Trump’s Budget Cuts and Social Security Disability: Is “Fraud Suspicion” Underlying the Cuts?

On Behalf of | Jun 12, 2017 | Firm News

Budget Director Mick Mulvaney echoed the mantra of many conservative Republicans who suspect that folks who are Social Security Disability recipients are fraudulent. “If you are on disability insurance and you’re not supposed to be, you are not truly disabled, we need you to go back to work.” This conservative trope reflects, without any evidence to substantiate it, the same kind of misinformation about employee fraud that pervades perceptions of workers’ compensation fraud.

As I have often written about in the past, the public’s perception of injured individuals (whether collecting workers’ compensation or Social Security Disability benefits) is vastly overinflated. The statistics indicate only about one-sixth of one percent of injured workers in Wisconsin are fraudulent. That’s about 2 in 10,000.

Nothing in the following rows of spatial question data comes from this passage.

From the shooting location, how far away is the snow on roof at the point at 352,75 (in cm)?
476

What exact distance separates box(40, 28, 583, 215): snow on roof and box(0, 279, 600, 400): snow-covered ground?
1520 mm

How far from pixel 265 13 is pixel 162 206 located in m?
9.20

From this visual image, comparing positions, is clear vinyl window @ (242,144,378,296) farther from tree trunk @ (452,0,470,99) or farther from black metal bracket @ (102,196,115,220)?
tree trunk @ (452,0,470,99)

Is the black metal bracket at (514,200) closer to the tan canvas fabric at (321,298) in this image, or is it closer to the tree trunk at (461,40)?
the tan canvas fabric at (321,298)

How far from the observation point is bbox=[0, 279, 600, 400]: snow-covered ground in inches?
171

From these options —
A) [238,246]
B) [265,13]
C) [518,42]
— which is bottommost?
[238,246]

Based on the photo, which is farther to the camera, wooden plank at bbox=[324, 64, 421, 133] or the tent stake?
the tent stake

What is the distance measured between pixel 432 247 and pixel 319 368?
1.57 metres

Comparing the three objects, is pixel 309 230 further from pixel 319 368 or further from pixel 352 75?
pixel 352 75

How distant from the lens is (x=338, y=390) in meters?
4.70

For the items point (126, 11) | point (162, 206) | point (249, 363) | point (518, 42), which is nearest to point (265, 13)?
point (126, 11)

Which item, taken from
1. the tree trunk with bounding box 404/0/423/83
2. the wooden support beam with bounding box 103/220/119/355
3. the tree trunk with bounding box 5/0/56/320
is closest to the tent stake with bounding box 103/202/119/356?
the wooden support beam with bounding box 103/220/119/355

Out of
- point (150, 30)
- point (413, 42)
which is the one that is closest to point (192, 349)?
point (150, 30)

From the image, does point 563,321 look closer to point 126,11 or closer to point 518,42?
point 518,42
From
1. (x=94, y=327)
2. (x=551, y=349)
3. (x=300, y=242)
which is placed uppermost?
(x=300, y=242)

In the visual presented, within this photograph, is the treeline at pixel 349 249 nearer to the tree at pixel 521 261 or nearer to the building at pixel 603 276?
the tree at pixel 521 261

The Trump administration budget proposed up to $64 billion in cuts to Social Security Disability Insurance expenditures, directly contradicting Trump’s campaign promises not to cut Social Security. The cuts stem mostly from new program rules and processes, and requirements for mandatory participation by program applicants to move disabled beneficiaries from SSDI to work.

While returning to work is always a laudable goal (for both workers’ compensation and Social Security Disability), the last eight times that budget proposals have initiated programs to promote return to work “none of the findings reported to date show they would likely lead to a substantial reduction in case load sizes.” http://www.researchondisability.org/docs/default-document-library/ssa-back-to-work-06-2012.pdf?sfvrsn=2

Through their contributions to Social Security, workers earn a measure of protection against disability retirement and death. (Disability insurance protects a worker against loss of earnings due to a significant work limiting impairment, and workers earn this protection by having worked and contributed to Social Security.) Many of my work-injured employees ultimately end up on Social Security Disability and this protection is particularly important to older Americans. Most people receiving Social Security Disability benefits are in their 50s or early 60s and most had only unskilled or semi-skilled jobs. Without a college degree, benefits are not significant (averaging about $1,200 per month). However, over half of Social Security beneficiaries rely on these benefits for 75% or more of their total income.

The proposed budget cuts to Social Security are another slap in the face to injured workers.